Minima sociaux, CMU, et l’on pourrait ajouter à la suite de Pierre Maclouf, la loi du 31 mai 1990 sur le droit au logement, du 4 juillet 1990 sur le droit à la formation, etc., et qui toutes déclinent rétrospectivement des objectifs affichés dans le préambule de la Constitution de 194614, sont à prendre pour des indices d’un changement en profondeur du type de protection sociale dont avaient pu jusqu’alors bénéficier les individus. En tout cas, la nouveauté de ce « nouveau régime de doit commun » tient avant tout en ce qu’elle en appelle à la qualité de citoyen. Là réside désormais la condition sine qua non de la protection. Car il paraît plus facile de subsumer la protection sociale du travailleur  et de sa famille  sous celle du citoyen que l’inverse.

Pour autant, subsistent toujours des modalités encore nettement discriminées d’accès à cette nouvelle norme de protection sociale. Certes, elles viennent quelque peu brouiller la pureté de la figure du citoyen de référence (le citoyen abstrait de l’universalisme républicain à la française) ou, plutôt, elles viennent ternir ou moduler la figure stéréotypée dudit citoyen. Mais, faut-il postuler l’unicité figurative du citoyen pour admettre son universalité et sa capacité à fournir la norme politique d’un système de protection sociale ?

Ajoutons que, comme on le souligne souvent, un monde (social) sépare encore, d’un côté, le travailleur à statut, protégé et garanti quant à son inscription dans la sphère de la protection sociale assurantialisée, articulée au salariat, et de l’autre, le « citoyen » non encore inclus dans le salariat ou déjà rejeté de celui-ci, ou encore, et de plus en plus souvent, au statut incertain à son endroit15. D’un côté, donc, un salarié typifié, de l’autre un citoyen générique16. Ce dernier relèvera de la solidarité, de l’assurance d’assistance, au risque de s’écarter toujours plus du statut de protection du salarié typifié.

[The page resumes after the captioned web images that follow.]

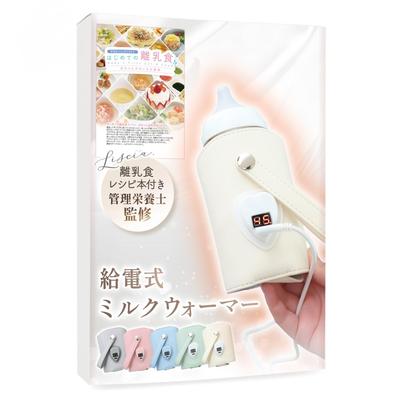 Liscia Milk Warmer, Baby Bottle Warmer [Dietitian-Supervised] Keeps Baby Bottle Milk Warmer Warm, Portable, USB-Powered, Includes 26 Baby Food Recipes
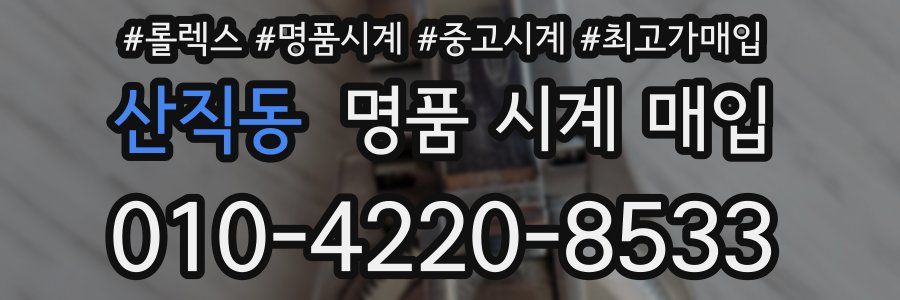 산직동 명품 시계 매입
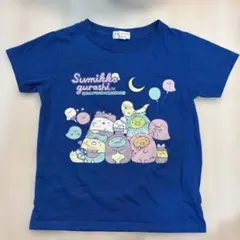 すみっコぐらし Tシャツ 120cm ブルーのサムネイル
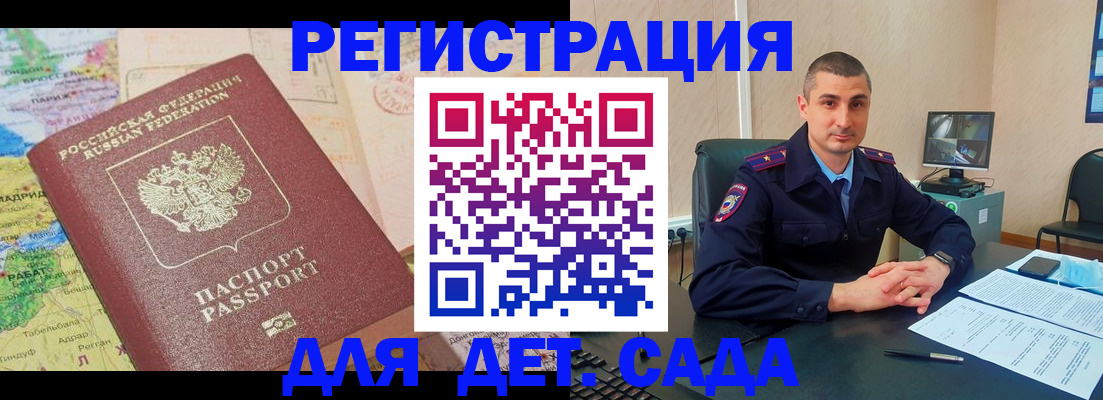 прописка для военкомата в Нелидово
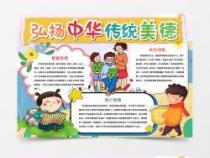 承传千年文明，弘扬中华传统美德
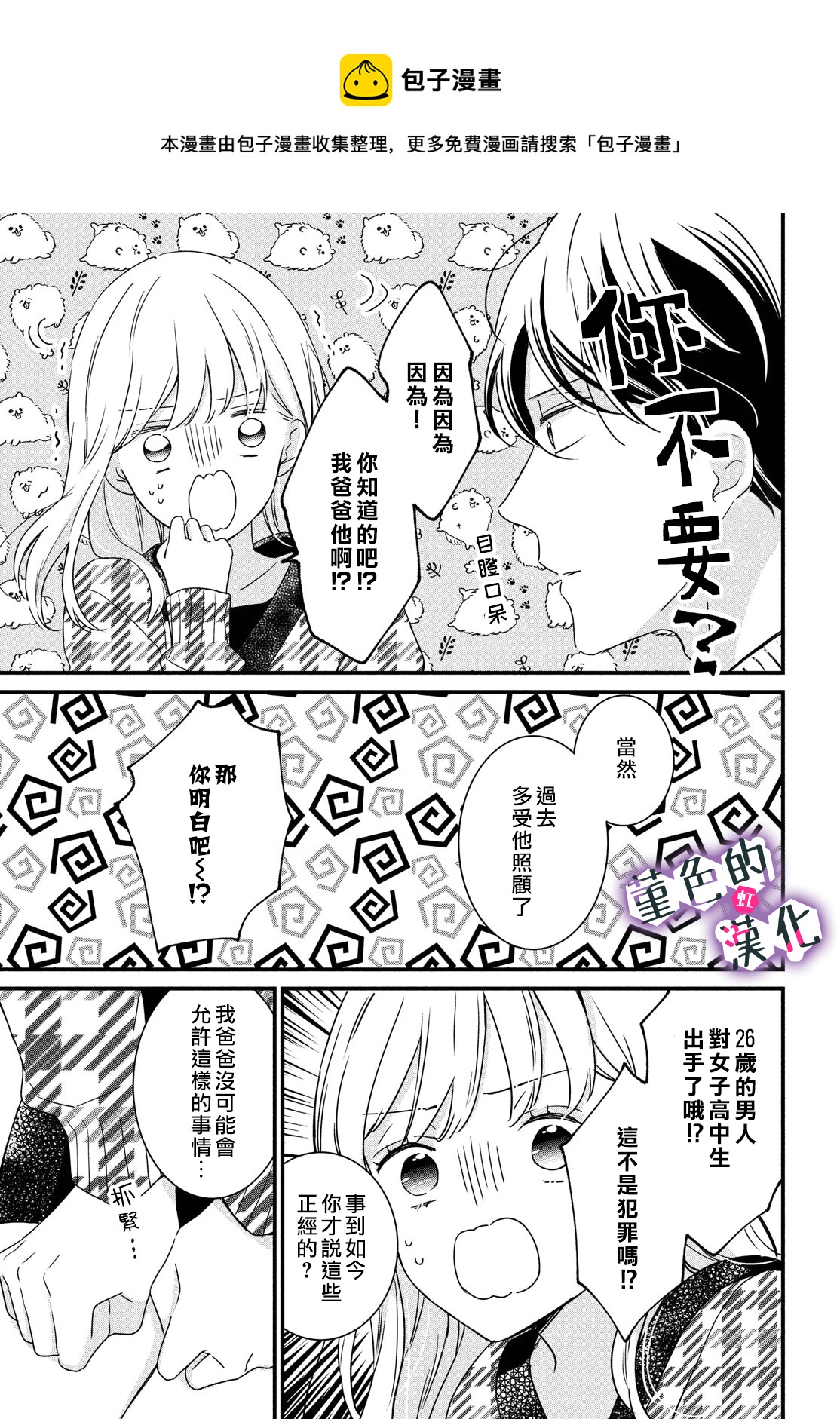 第19话28
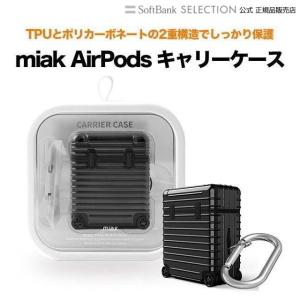 miak（ミアック） AirPods キャリーケース スーツケース AirPodsケース MA20640 ブラック｜softbank-selection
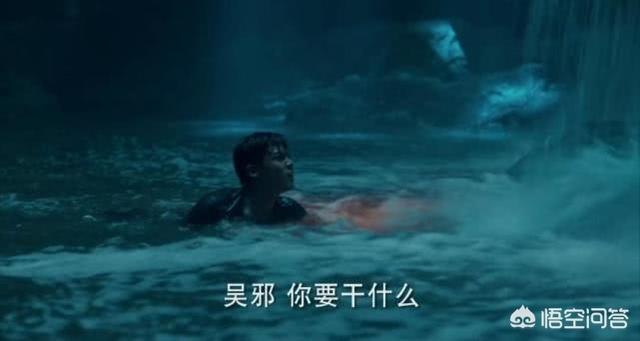 沙海演员表:谁是你心目中的最佳吴邪扮演者，为什么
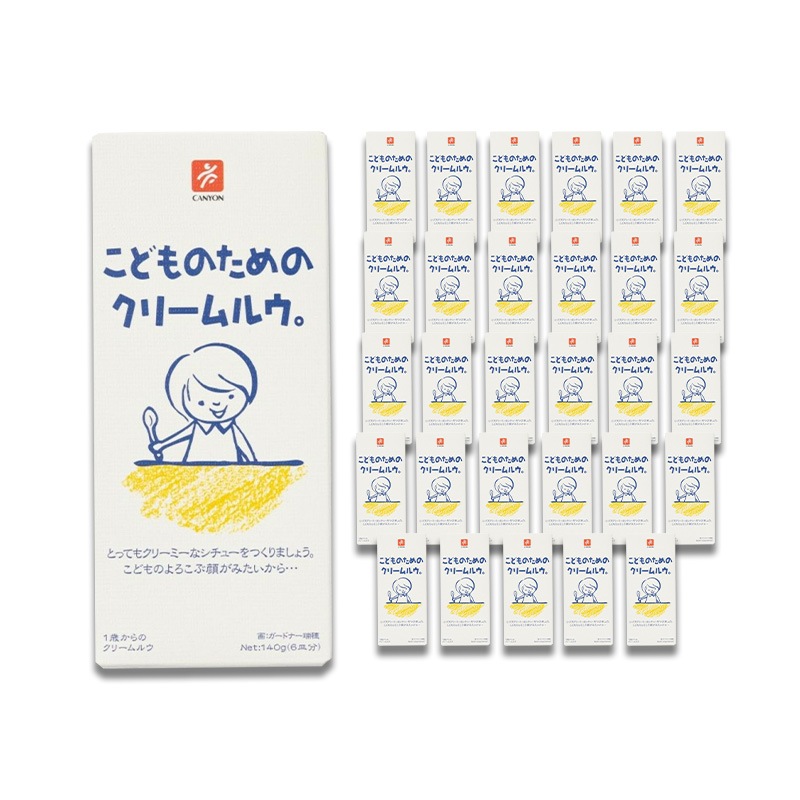 こどものためのクリームルウ 140g 30箱セット 子供用 離乳食 1才から 化学調味料不使用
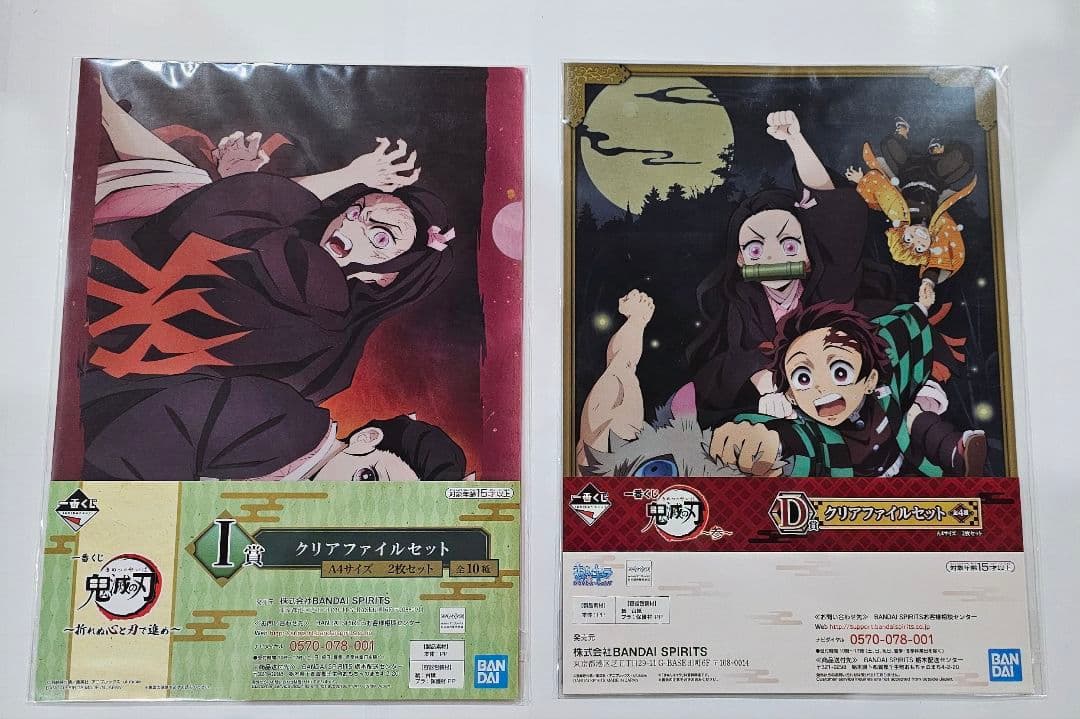 未開封】鬼滅の刃 クリアファイルセット - メルカリ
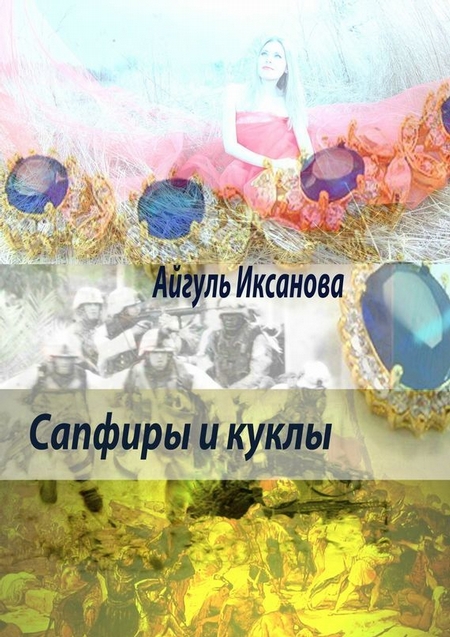 Сапфиры и куклы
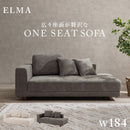 ローズマリーシリーズ ソファー（ブラウン） RL-1010BR-3C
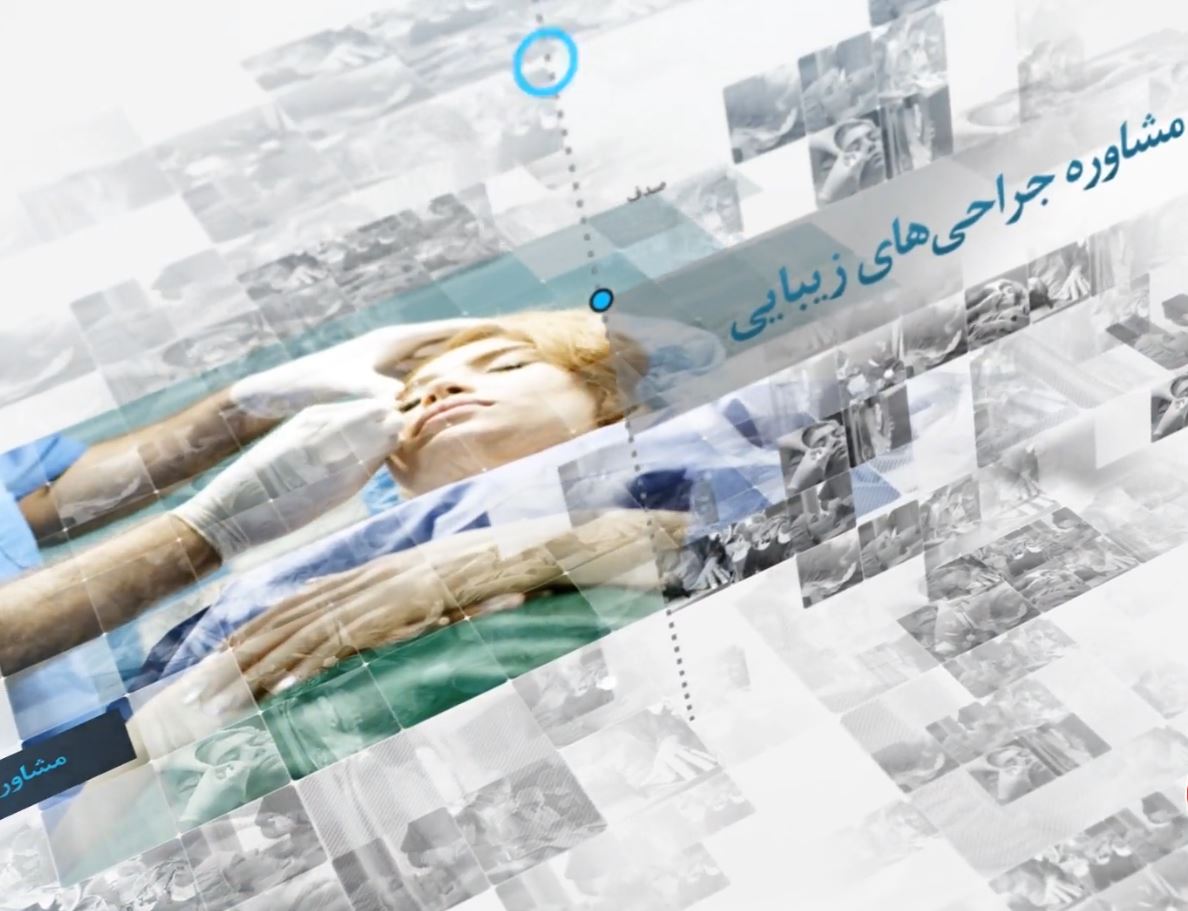 تیزر تبلیغاتی کلینیک زیبایی صدف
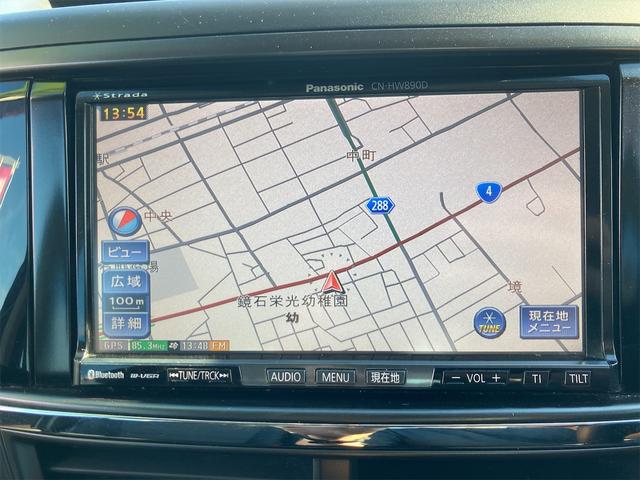 2.0i-S 4WD ドライブレコーダー ETC ナビ アルミホイール オートライト スマートキー 3列シート フルフラット CVT 盗難防止システム 衝突安全ボディ ABS ESC エアコン パワーステアリング(6枚目)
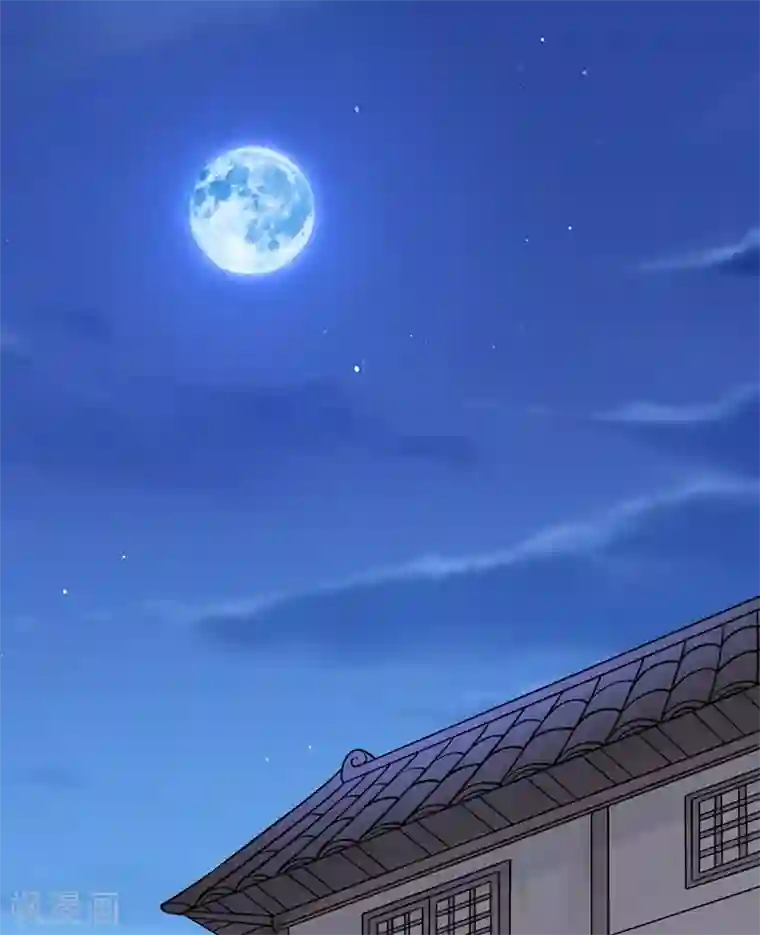 力拔山河兮子唐第25话 双修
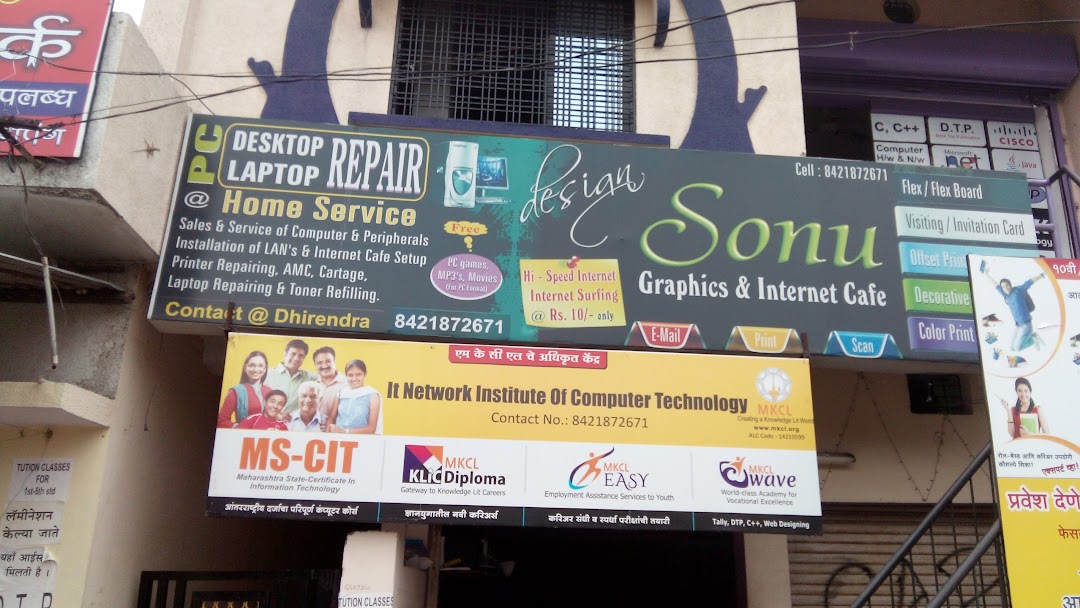 Sonu Graphics & Internet Cafe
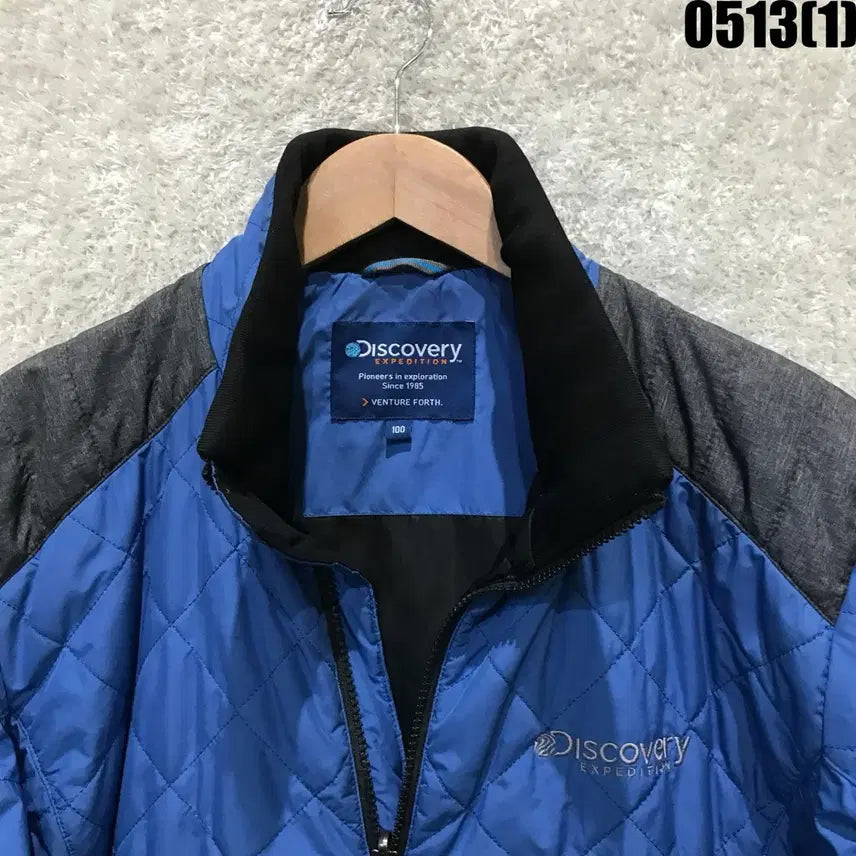 [BUNJANG] Discovery Quilting Jacket Blue L / 디스커버리 퀼팅 자켓 블루 L
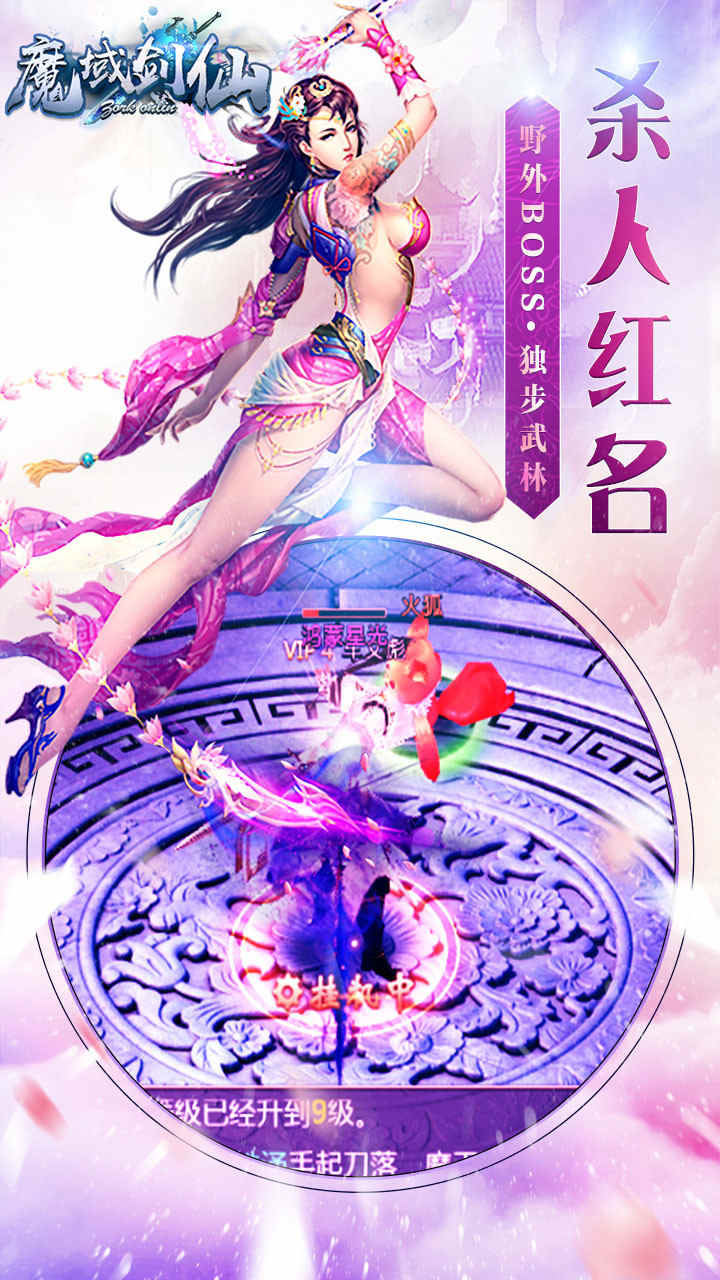 登录魔域设置手机游戏界面_登录魔域游戏手机怎么设置_登录魔域设置手机游戏怎么设置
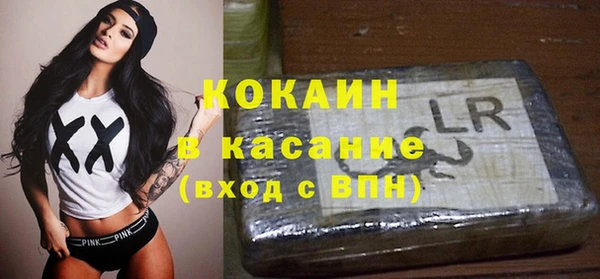 дурь Заволжье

La dualité statutaire perdure, pour le moins. Pour le moins parce qu’on trouvera encore aux marges des « sans statut », leur production se nourrissant notamment de l’avancée statutaire des autres. Mais, plus que disjonctive, cette dualité statutaire est à apprécier de manière polaire. D’abord parce que le passage d’un pôle à l’autre opère de plus en plus massivement, même si l’un des deux courants est nettement plus puissant. Ensuite, parce que de la tension qui en naît, de multiples sous-statuts intermédiaires émergent qui complexifient les statuts individuels et engendrent cet univers de la précarité présenté dans de nombreux travaux17. Bref, plus qu’une fracture, un décalage –la France à deux vitesses , un mouvement centrifuge –centre/périphérie, dedans/dehors… , c’est plutôt une sorte de mouvement brownien qui semble caractériser nos sociétés. Partant, qui modifie la protection sociale des individus, qu’ils soient travailleurs-citoyens ou seulement « citoyens », en les comprenant à partir de la catégorie la plus large qui se trouve actuellement retenue, celle donc de citoyen18.